Trabajamos el interior de Alicante y Valencia: l'Alcoià, El Comtat, la Vall d'Albaida y l'Alt Vinalopó, además de Yecla, Caudete y los pueblos vecinos.
Preguntas rápidas
¿Por qué mi internet va bien por la mañana y mal por la tarde? Porque en las redes de antena vecinal la capacidad de cada sector se reparte entre todas las casas conectadas a él. Por la mañana hay poca gente usándola y por la tarde estáis todos a la vez. No es tu router ni tu wifi: cambiarlos no arregla nada.

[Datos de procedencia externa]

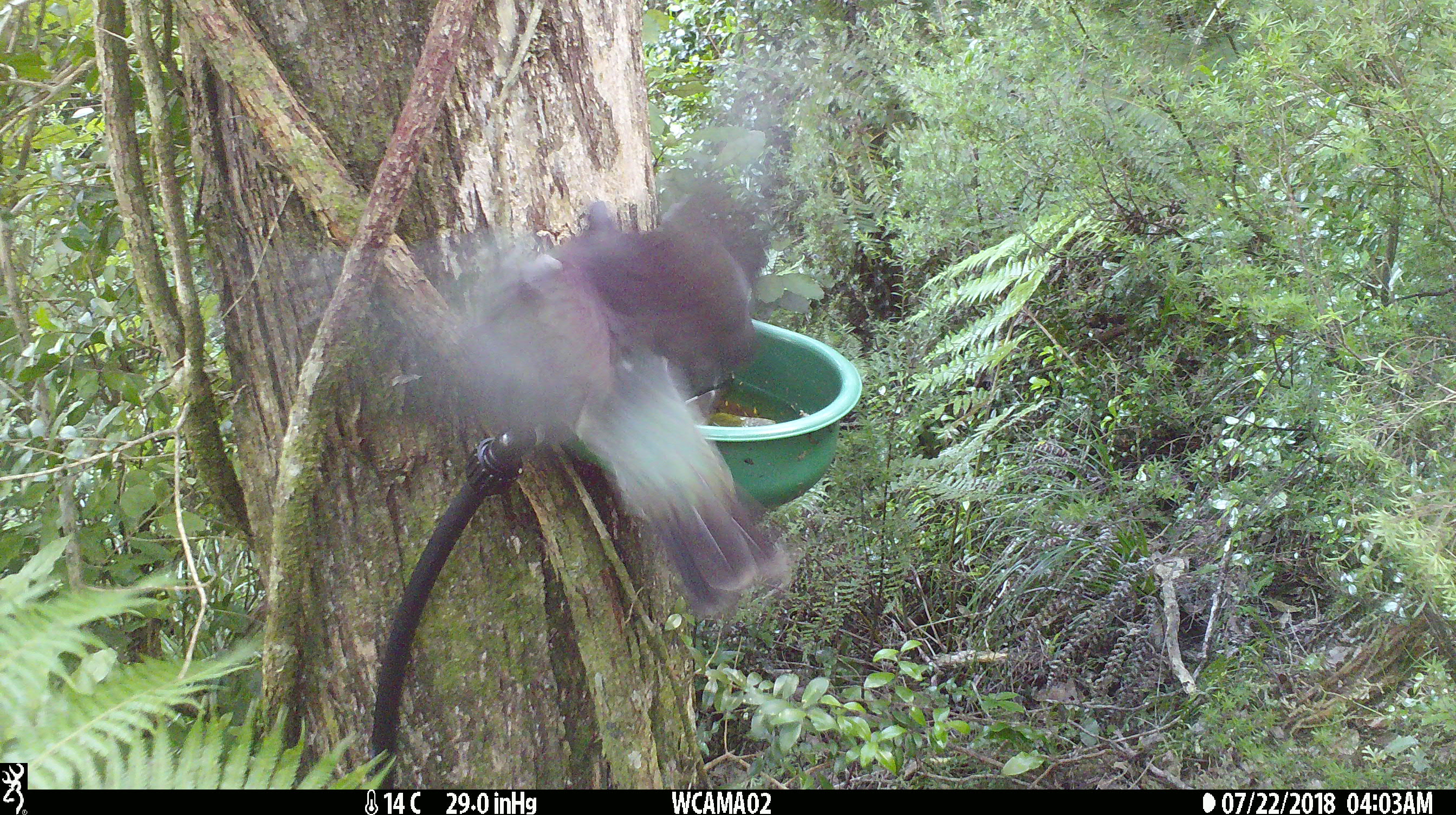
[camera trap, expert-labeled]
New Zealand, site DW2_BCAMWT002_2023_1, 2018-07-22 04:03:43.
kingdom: Animalia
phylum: Chordata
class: Aves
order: Columbiformes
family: Columbidae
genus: Hemiphaga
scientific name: Hemiphaga novaeseelandiae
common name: new zealand pigeon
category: kereru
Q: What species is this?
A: Kereru (new zealand pigeon) (Hemiphaga novaeseelandiae).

¿Por qué me quedo sin internet cuando hay tormenta? Casi nunca es por tu antena: en la frecuencia que llega a tu casa la lluvia apenas estorba, se pierden menos de dos décimas de decibelio por kilómetro incluso en una tormenta fuerte. Lo que suele caerse es el enlace de largo alcance que lleva internet hasta el repetidor del pueblo, que trabaja en frecuencias mucho más altas donde esa misma tormenta hace perder unas cuarenta veces más. Por eso os quedáis todos sin conexión a la vez y vuelve cuando escampa.

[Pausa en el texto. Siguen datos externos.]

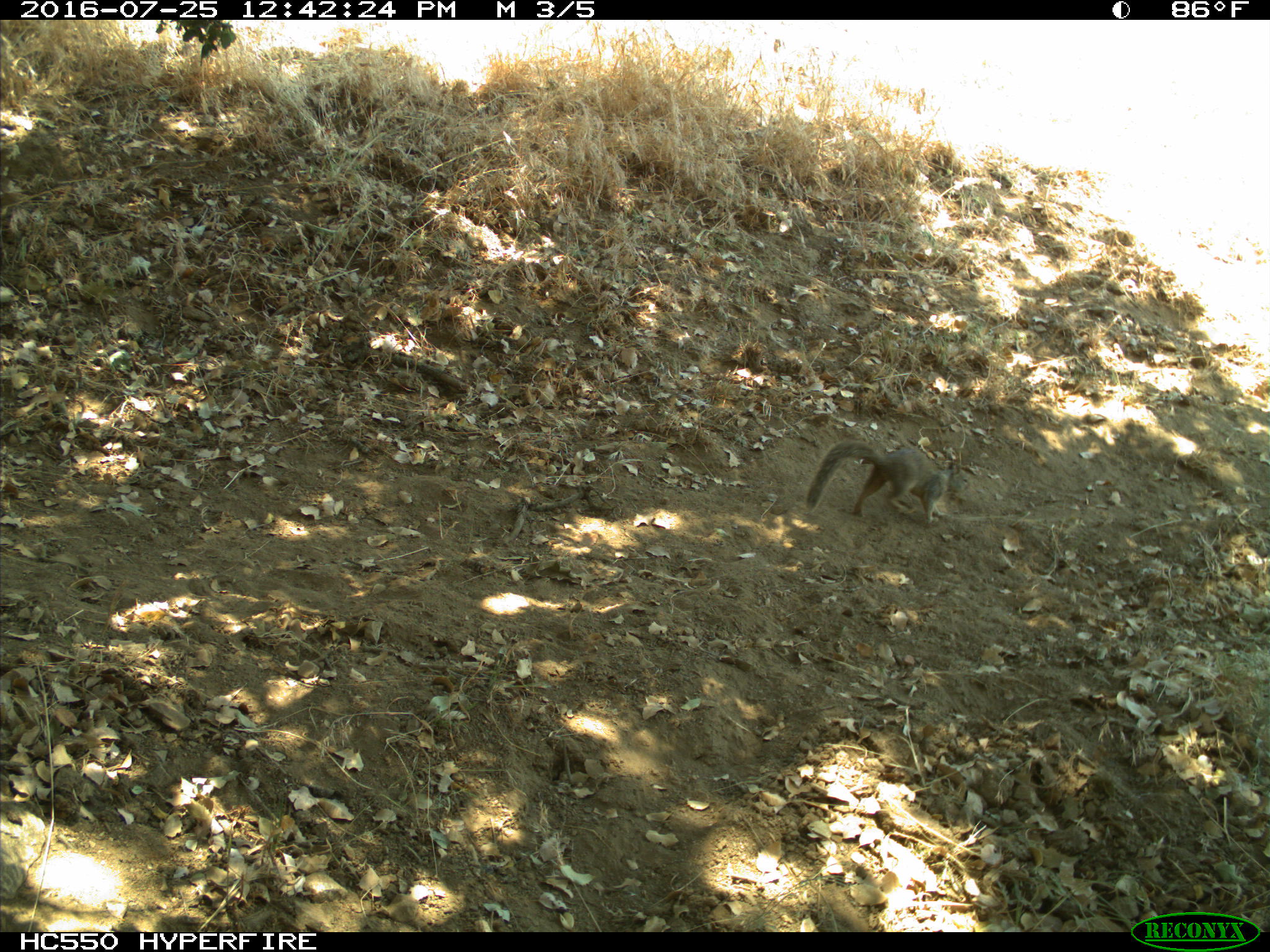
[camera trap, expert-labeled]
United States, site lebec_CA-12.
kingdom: Animalia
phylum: Chordata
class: Mammalia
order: Rodentia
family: Sciuridae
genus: Otospermophilus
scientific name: Otospermophilus beecheyi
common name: california ground squirrel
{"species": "Otospermophilus beecheyi (california ground squirrel)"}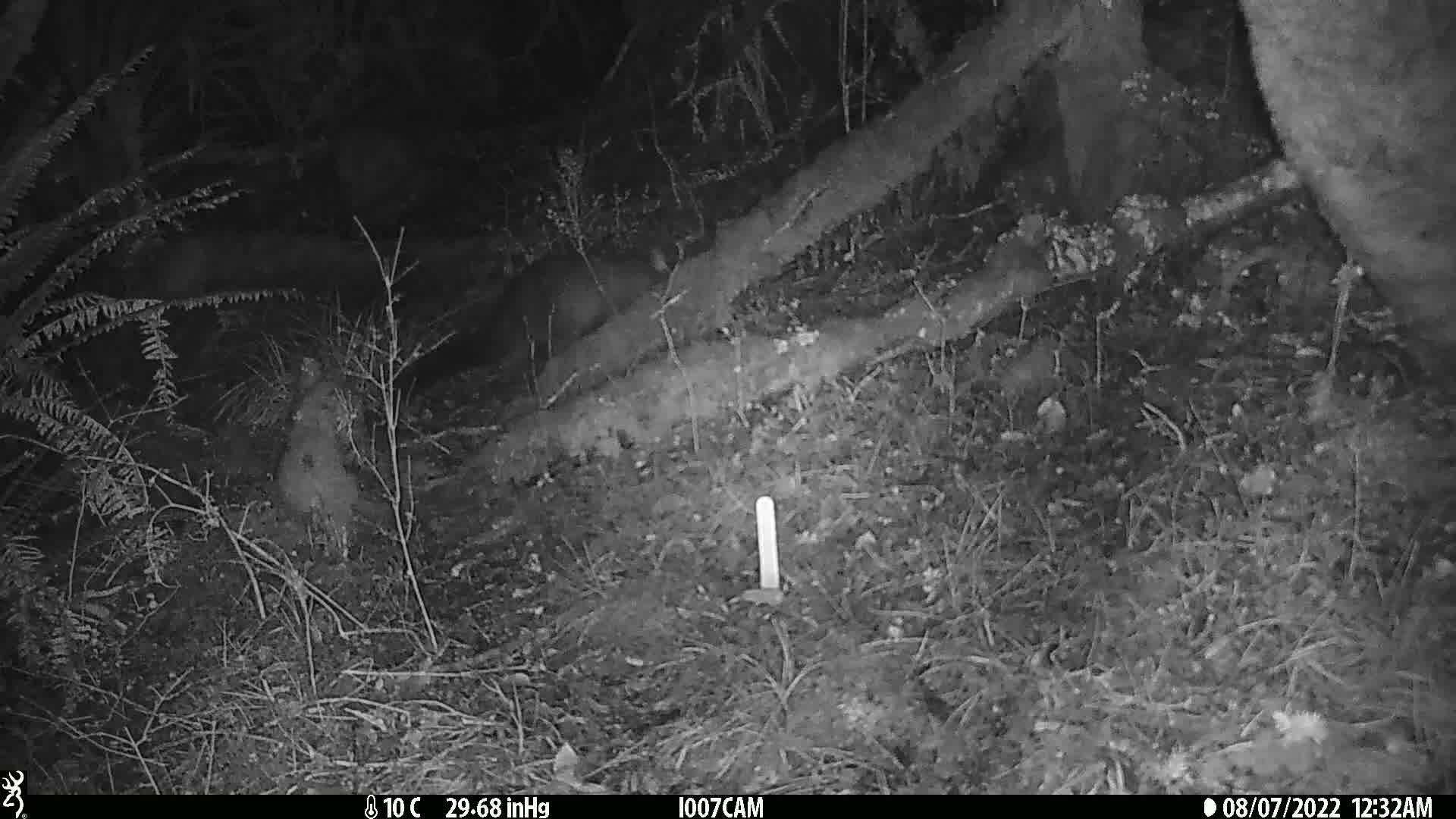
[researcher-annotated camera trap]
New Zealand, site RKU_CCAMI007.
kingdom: Animalia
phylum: Chordata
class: Mammalia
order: Diprotodontia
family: Phalangeridae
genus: Trichosurus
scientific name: Trichosurus vulpecula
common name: common brushtail possum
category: possum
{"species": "possum (common brushtail possum) (Trichosurus vulpecula)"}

¿Se puede teletrabajar con internet rural? Sí, es lo que hacen buena parte de nuestros clientes. La clave no es la velocidad de bajada que anuncie el folleto, sino la subida y la estabilidad, que es justo lo que medimos antes de instalar.
¿Qué pasa si en mi casa no hay cobertura suficiente? Te lo decimos y no te instalamos. En ese caso la alternativa es el satélite, que funciona en casi cualquier sitio con cielo despejado.
¿Tengo que atarme a una permanencia? No. Nuestras tarifas de internet rural no tienen permanencia. Si no cumple lo que te prometimos, te vas.
¿Cuánto cuesta saber si me va a funcionar? Nada. El estudio de cobertura es gratuito y sin compromiso: vamos a tu casa, medimos y te damos los números.